Country Gentleman said:
I have four cords delivered in April adding to it with oak and hickory from my woods and stack it off the ground and uncovered to bake throughout the spring, summer and autumn ready for the winter. We have a large Regency insert.
I wheelbarrow a week's worth to an eight foot rack close to my house each weekend and cover it with a tarp and have the top of my main supply also covered from November however if there is wind and rain it will become exposed and get wet.
Do you lads recommend covering all year round or just closer to burning season? Anyone built a lean to for better coverage than a tarp?
Hey, there, Country. Welcome to the forum.
We here have very different opinions among us about covering firewood stacks. Some of us don't bother at all, some only cover what we plan to use that winter starting in the fall, some swear by keeping everything covered all the time.
It's really just a matter of convenience for your lifestyle. Rain and/or snow will only wet a fraction of an inch of the outside layer of the wood, and it dries off really fast either outdoors on the stack on a sunny day, even in winter, or faster indoors next to the stove-- like a couple hours. Personally, I hate wrestling with snow-covered tarps more than I do bringing in snow-covered wood and letting it dry inside. And as you point out, stuff gets wet anyway through the sides of the stacks, so I've never really seen much of a point to it.
I do have an enclosed attached woodshed on the back of my old farmhouse, though, and I usually transfer a good lot of my ready-to-burn stuff in there in the fall, and then use it as sort of a staging area when I have the time and inclination. Takes longer to dry out in there than it does in the house, a week or so, but it gets there.

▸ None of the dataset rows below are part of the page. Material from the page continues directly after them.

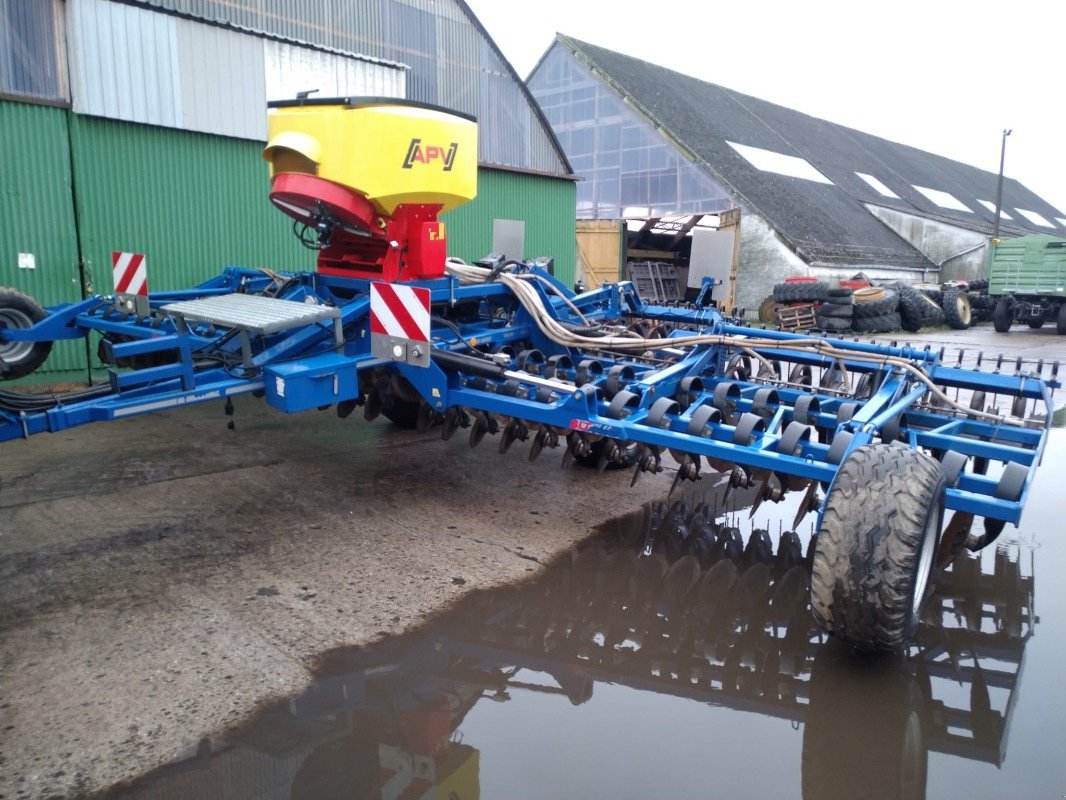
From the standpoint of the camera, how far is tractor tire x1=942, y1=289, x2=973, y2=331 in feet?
66.0

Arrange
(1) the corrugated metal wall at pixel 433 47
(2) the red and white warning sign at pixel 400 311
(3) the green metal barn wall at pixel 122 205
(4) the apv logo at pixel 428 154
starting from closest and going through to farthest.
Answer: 1. (2) the red and white warning sign at pixel 400 311
2. (4) the apv logo at pixel 428 154
3. (3) the green metal barn wall at pixel 122 205
4. (1) the corrugated metal wall at pixel 433 47

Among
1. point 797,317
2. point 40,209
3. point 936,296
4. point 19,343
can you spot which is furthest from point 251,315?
point 936,296

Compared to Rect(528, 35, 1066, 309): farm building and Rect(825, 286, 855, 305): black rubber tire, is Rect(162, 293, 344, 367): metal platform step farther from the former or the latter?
Rect(528, 35, 1066, 309): farm building

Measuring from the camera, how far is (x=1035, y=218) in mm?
45500

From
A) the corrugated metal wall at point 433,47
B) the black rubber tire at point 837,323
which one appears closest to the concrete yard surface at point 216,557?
the corrugated metal wall at point 433,47

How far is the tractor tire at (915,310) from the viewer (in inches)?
726

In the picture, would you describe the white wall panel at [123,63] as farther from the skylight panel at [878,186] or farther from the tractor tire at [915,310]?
the skylight panel at [878,186]

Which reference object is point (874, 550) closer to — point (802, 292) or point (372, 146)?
point (372, 146)

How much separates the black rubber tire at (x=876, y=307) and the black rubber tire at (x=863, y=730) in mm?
15657

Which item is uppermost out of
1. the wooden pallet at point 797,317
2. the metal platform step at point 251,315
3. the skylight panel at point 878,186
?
the skylight panel at point 878,186

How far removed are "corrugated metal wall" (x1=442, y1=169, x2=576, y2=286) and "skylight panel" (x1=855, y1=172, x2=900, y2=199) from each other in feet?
74.2

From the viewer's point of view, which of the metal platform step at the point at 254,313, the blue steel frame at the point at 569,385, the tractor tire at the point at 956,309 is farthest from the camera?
the tractor tire at the point at 956,309

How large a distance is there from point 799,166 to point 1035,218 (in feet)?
80.4

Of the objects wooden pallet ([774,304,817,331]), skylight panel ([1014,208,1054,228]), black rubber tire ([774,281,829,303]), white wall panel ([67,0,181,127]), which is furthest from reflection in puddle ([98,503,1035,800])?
skylight panel ([1014,208,1054,228])
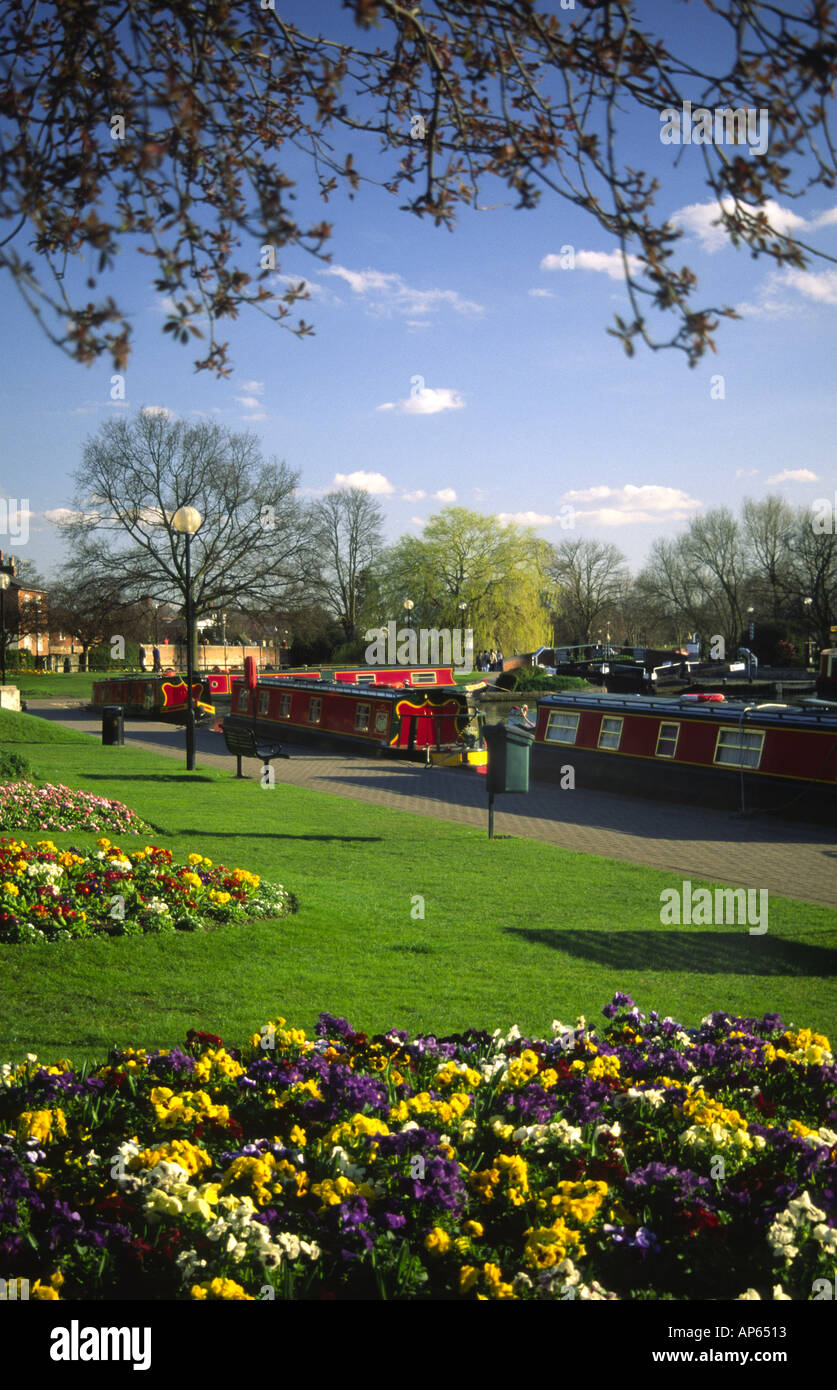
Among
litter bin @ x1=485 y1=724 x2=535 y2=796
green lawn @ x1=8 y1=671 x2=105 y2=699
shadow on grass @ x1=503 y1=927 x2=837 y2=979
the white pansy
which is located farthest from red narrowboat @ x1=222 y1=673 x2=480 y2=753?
the white pansy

The only thing you absolutely don't want to do is wrap your wood up with plastic because that holds in moisture. Other than that, as far as I can tell, it really doens't make enough difference to matter which way you do it.
If you use the search box on the site and just put in "cover," you'll find a whole lot of past threads full of arguments and disagreements and reasoning. But the important thing to keep in mind is that painful as it is to look out at your nice dry wood in a heavy rainstorm, it really doesn't penetrate into the wood far enough to be a big deal and it dries out very quickly. So you're not going to be damaging the burning quality of your wood if you don't cover it, it's just a matter of personal preference and the ability to plan ahead a few days.
A lean-to is good, as long as the opening isn't facing the prevailing wind direction. You might put something like that in the search box, too. A lot of people have posted pictures to show off their woodshed constructions, and I do remember seeing some pretty nice ones for small supplies right next to the house. But where you are, be careful how much you keep that close and for how long. You have termites down there. I'd guess a week's worth would be the max you'd want to keep so close, but other folks here can tell you more authoritatively than I, since we basically don't have a problem with them up here where I am.